The Bush administration's plan for geopolitical domination of Middle Eastern oil has always involved destabilizing the Iranian government, even if this means limited airstrikes under the pretense of eliminating the stalled, incipient Iranian nuclear program. Indeed, the Bush administration has spent untold billions flexing its muscles by moving the US military into and around the Persian Gulf, and using covert assets to undermine confidence among the Iranians.

However, the Bush administration's slavish adherence to supply side Reaganomics, and their stubborn insistence that it is best the way to a strong economy, may eventually be the undoing of their imperialist plans for Iranian oil.

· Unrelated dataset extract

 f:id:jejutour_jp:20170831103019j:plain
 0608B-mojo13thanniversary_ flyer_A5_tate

The dilemma: Bush's military occupations of both Afghanistan and Iraq, while simultaneously saber rattling at Iran, have had a significant impact on the price of oil over the last several years. Instability in the world’s most oil-rich region resulting from the US military occupations, lack of international dialogue, and demonization of political leaders in Iran and neighboring countries, account for the lion's share of increases in the price of oil. As the price of oil shot through $100 a barrel, and now resides above $130 per barrel, at the same time that the US dollar is nearing all-time lows against foreign currencies, the buying power of the average American family has declined precipitously. As the economy moves more certainly into a recession, and as home values continue to decline, the Bush administration's economic policies are becoming less and less popular with the public.

This leads to Bush's dilemma. Any air strikes against Iran directed at destabilizing that nation's government will immediately send oil prices above $150 per barrel. At this price, the recession will worsen greatly as energy costs bleed over into almost every other sector of the economy. But the status quo is barely better for Bush.

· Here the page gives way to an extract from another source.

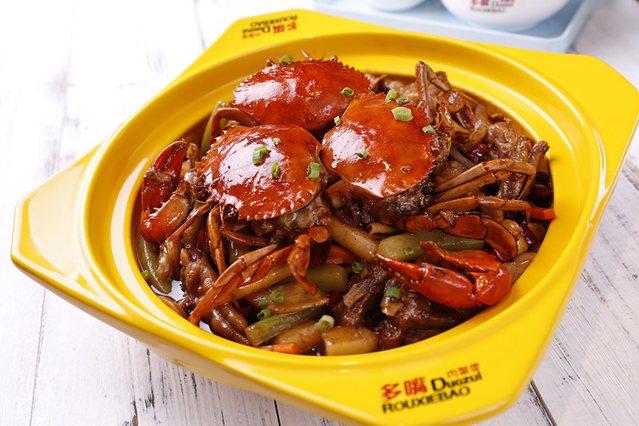 多嘴肉蟹煲(太原街万达店)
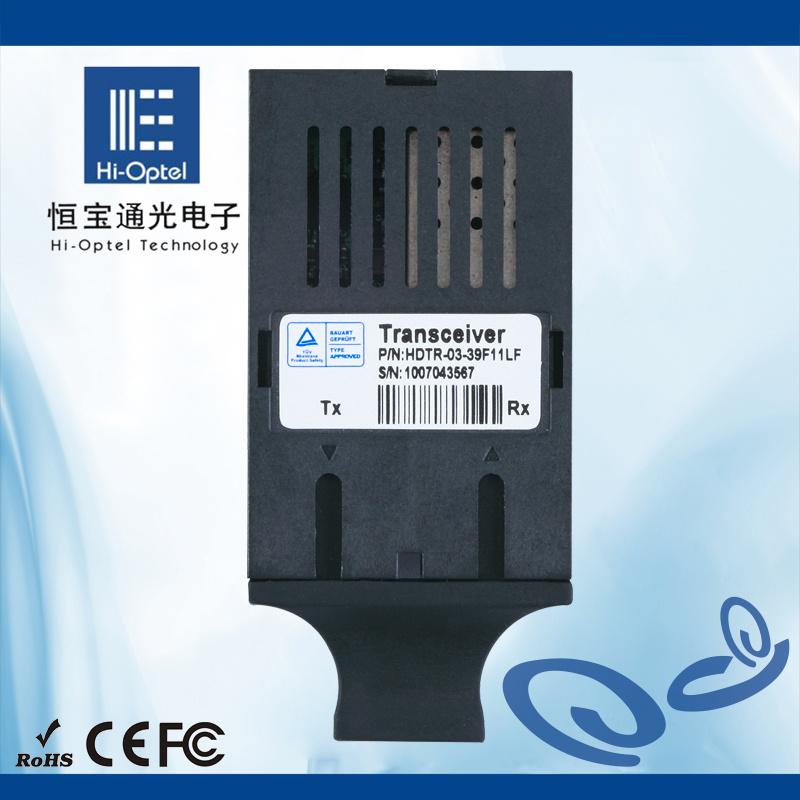 1X9 155M Multi-Mode Optical Transceiver Module China Factory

Because this is an election year, and the country is headed into a deeper recession, Bush needs to do something more than send out checks for a couple hundred bucks to taxpayers in order to turn the economy around. This is an essential aspect for any incumbent administration in the run-up to an election. However, they are also desperate to play the war card one more time to try and rally the American people again behind Middle Eastern adventurism in the name of fighting “terrorism”.

It's a Catch-22. If they don't attack Iran, they don't get the “rally round the flag” effect, but if they do attack Iran, they drive the price of oil even higher, further deepening the recession here at home. Is there a way out for Bush & Co.?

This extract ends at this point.